Here’s the scenario:
The band Metallica is just about to start jamming for a concert inside the Rose Bowl, when suddenly, shots ring out.
A van has breached a security gate at the main entrance of the iconic venue.
The bad guys exit the van and start shooting.
One shooter is killed almost immediately by first responders but another shooter makes their way inside the stadium.
As first responders rush towards the gunfire, panic stricken spectators rush out the stadium in bunches as people lay dead and injured in their path.
The second shooter is then taken out by law enforcement, but not before four people were killed and dozens more wounded or injured.
The entire incident, which took place May 22 outside the Rose Bowl was designed as a training exercise to help prepare multiple agencies for a unified response to an active shooter situation.

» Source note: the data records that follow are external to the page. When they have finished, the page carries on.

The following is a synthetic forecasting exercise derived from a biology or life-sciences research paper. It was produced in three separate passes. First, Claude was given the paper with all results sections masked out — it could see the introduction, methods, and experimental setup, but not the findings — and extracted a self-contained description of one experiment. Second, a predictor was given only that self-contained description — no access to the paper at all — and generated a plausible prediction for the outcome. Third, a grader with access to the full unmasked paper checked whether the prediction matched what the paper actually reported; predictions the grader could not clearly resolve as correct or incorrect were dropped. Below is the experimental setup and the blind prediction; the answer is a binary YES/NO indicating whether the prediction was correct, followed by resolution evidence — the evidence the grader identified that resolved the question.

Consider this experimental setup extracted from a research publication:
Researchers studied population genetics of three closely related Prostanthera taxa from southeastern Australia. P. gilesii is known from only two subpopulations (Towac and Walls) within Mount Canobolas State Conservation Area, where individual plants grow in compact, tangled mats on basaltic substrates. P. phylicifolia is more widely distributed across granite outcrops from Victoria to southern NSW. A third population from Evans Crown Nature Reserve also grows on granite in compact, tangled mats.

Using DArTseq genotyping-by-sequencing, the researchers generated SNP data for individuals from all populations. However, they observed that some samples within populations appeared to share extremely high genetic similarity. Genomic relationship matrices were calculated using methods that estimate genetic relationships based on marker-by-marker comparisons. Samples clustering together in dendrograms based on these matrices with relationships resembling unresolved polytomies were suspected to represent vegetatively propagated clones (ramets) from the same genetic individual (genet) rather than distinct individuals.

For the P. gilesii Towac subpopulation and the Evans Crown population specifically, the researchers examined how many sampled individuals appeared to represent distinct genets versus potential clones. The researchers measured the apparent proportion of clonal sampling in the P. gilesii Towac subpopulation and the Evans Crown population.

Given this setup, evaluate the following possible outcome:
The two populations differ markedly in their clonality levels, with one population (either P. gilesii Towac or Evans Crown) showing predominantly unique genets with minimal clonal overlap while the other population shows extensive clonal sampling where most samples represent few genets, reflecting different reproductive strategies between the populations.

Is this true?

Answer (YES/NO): NO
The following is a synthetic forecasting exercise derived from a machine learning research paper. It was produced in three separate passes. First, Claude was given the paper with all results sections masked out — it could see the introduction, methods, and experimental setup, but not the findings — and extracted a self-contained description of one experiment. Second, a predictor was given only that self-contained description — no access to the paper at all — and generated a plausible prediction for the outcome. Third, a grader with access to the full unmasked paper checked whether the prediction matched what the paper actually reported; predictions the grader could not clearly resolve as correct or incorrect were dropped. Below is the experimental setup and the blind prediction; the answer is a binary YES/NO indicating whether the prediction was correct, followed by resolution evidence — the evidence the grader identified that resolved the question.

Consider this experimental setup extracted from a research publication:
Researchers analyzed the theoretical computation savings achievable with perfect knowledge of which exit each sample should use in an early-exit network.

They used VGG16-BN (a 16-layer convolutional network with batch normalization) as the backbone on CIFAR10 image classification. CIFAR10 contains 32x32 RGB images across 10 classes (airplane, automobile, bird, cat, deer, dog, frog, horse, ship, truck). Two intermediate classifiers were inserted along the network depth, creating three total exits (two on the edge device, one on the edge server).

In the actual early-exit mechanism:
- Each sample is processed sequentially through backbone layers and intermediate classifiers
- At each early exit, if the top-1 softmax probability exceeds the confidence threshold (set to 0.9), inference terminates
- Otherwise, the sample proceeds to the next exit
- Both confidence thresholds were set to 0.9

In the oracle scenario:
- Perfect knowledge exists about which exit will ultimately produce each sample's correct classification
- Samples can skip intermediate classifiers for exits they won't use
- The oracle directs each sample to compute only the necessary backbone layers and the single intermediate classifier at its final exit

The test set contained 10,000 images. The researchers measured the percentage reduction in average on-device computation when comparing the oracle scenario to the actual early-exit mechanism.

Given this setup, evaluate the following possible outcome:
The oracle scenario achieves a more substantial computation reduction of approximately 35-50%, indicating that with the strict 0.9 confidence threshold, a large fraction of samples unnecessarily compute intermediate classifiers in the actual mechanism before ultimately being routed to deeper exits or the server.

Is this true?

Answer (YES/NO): NO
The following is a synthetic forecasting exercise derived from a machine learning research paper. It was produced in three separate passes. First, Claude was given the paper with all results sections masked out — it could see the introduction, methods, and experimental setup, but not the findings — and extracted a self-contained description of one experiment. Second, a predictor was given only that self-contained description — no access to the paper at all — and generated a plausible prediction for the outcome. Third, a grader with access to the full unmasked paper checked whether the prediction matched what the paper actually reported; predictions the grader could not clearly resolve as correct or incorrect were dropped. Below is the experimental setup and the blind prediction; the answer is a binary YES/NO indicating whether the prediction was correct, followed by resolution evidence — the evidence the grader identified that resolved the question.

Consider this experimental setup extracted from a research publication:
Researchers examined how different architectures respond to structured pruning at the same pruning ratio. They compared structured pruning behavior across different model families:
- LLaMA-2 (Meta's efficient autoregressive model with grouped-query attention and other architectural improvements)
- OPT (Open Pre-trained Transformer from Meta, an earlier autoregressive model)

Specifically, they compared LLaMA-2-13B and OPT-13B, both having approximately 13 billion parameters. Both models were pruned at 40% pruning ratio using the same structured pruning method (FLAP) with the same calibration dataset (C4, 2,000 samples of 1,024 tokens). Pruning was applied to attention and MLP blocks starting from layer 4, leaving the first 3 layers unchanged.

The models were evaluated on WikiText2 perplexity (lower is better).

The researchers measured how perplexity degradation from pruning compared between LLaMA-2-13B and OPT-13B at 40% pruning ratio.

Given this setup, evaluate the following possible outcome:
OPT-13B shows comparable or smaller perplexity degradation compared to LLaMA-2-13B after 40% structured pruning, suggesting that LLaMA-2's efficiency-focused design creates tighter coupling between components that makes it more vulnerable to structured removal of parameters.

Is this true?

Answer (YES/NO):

“These things don’t happen every day but when they do happen, we need to be prepared,” said Pasadena Police Commander Jason Clawson. “We need to know what our tactics are, what are capabilities are and how we can work effectively as a team.”
Roughly 50 Pasadena officers participated in the drill, the first of its kind at the Rose Bowl, along with personnel from the Pasadena Fire Department along with police and fire agencies from Glendale, South Pasadena, Burbank , San Marino and the Los Angeles County Sheriff’s Department.
Dozens of volunteers played the parts of spectators running for their lives.
Some were made up to have serious injuries.
“Clearly there are various events that happen, not only in our country but all over the world and we want to be sure that our personnel are well trained to handle anything here that is similar,” Pasadena Fire Chief Bertral Washington said.
Classroom training preceded the real time drill
The training protocols implemented in the drill were developed by the California Firefighters Joint Apprenticeship Committee, which is a statewide firefighting training partnership.
The committee also organized the active shooter drill.
With a variety public safety officials watching, the mock mass-shooting incident was played out in real time, with responding police officers and firefighters having to react to uncertain movements of the shooters and spectators.
“The idea behind this particular exercise is bring law enforcement and firefighters together to train, said Carol Willis, communications director for the California Firefighters Joint Apprenticeship Committee. In these types of mass casualty incidents, you can’t have fire and rescue outside the perimeter. They need to come inside and train on rendering aide even though the scene hasn’t necessarily been secured. That is what unified response to violent incidents training is all about.”
A video of the training exercise will be used for future training, Willis said.